▶ **TASK ITEM**: Extend the article on age assurance and Australia's social media ban, picking up right after its final sentence.
DOCUMENT PASSAGE section start
The eSafety Commissioner gives a nod to Meta Platforms, which she says is “further ahead than most peers in deploying age-assurance technology before the ban takes effect.”
Meanwhile, Wells is preparing to launch a national education campaign this week to raise awareness. “It’s called For The Good Of, and it means for the good of our kids,” says Wells in a transcript of an exchange with Member for Menzies Gabriel Ng.
“We’re doing these things, ultimately, for the good of young people in Australia. It will span television, radio, digital. There will be some on billboards near schools around the country. They’ll see it on TV. They’ll see it online. They’ll see it, ironically, on social media, because until the 10th of December, it is legal for kids to be on social media. And if that’s where they are, that’s where we need to talk to them about what this means and why we’re doing it.”
It’s the over-retention, Shoebridge: Corby addresses much ado about data
Australia’s parliament has been among the main staging grounds for debating age assurance policy, and as such it is no stranger to Iain Corby, executive director of the Age Verification Providers Association (AVPA), who presented evidence to the Senate Environment and Communications References Committee in a recent hearing.
In his opening remarks, Corby makes the case for privacy-preserving, independent third-party age assurance checks. He calls for regulations to mandate privacy by design, and to pursue solutions that use double-blind architecture and zero-knowledge proofs (ZKP), to restrict the sharing of data between parties to what is necessary. He argues that laws should require certification against international standards, and advocates for a risk-based “successive validation technique” that begins with low friction processes like facial age estimation (FAE) and levels up as needed.
Questions from the floor interrogate the use of school data to verify age for those without bank accounts, about data retention in the context of Australian privacy law and repeated major data breaches – including the major Discord breach, which gets blamed on the third party age assurance provider.
Corby is quick to correct the error: per Discord’s statements, it was with 5CA and its partner software Zendesk that the breach originated. The age assurance provider, k-ID, did age checks; 5CA handled appeals. “Discord had done a good job on the initial age checks,” Corby says, “but then were bandying around people’s private identity information on a random customer services system, which was a terrible mistake.”
5CA has defended itself in a statement. “Based on interim findings, we can confirm that the incident occurred outside of our systems and that 5CA was not hacked,” it says. “There is no evidence of any impact on other 5CA clients, systems, or data. Our preliminary information suggests the incident may have resulted from human error, the extent of which is still under investigation.”
DOCUMENT PASSAGE section end
INPUT DATA section start
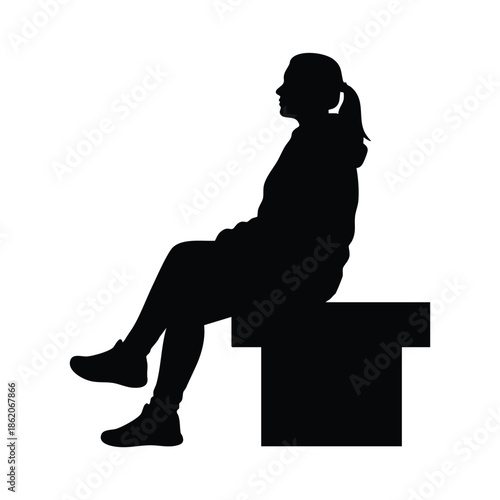 Silhouette of a young girl sitting on a cube against a plain white background.
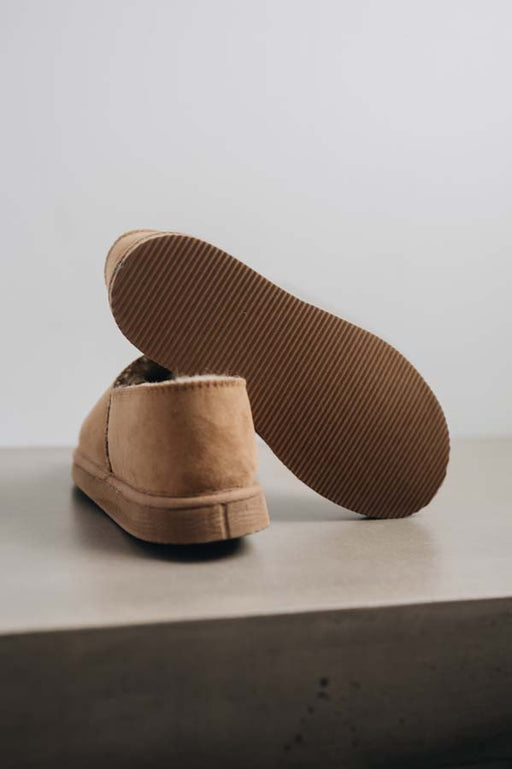 Bottom view of clean loafer style sheepskin slipper showing the sole, hand crafted from Spanish merino sheepskin.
INPUT DATA section end
▶ **RESPONSE**:
The data privacy violations are coming from inside the platform
There is, in questioning from Senator David Shoebridge of the Australian Greens, an apparent desire to assign blame to age verification providers. He argues that Australia’s privacy laws aren’t yet ready to accommodate such data collection, in that Australia’s 1988 Privacy Act doesn’t include requirements for the deletion of data. He asks about workarounds, like masks and VPNs.
Corby’s response is to ask for more and better regulation. The age assurance industry is that rare sector that seeks regulation as an anchor for public trust. As such, calling it out for gaps in its effectiveness is another potential amendment to legislation.
The over-retention of data by Zendesk is an issue with implementation, not design or legislation. Age assurance providers are having their feet held to the fire, as they should, as firms that handle sensitive personal information. But the chain of trust must extend throughout the ecosystem, and platforms being weak links should be recognized as such.
A line of questioning by Senator Sarah Hanson Young brings the hearing to the brink of understanding. “The platforms can do this already. They know who, they know whether a child is on a platform. They know whether that child is accessing harmful material or dangerous material and therefore the platform should be held responsible for that. Why? Why are platforms allowing children to access dangerous material now if they know it’s dangerous and they’re kids?”
Shoebridge, however, torpedoes the epiphany. “Well, I think most people would be concerned about having 24-hour permanent surveillance of everything they do, collected in a database, and used by social media platforms,” he says – essentially defining the business model for social media.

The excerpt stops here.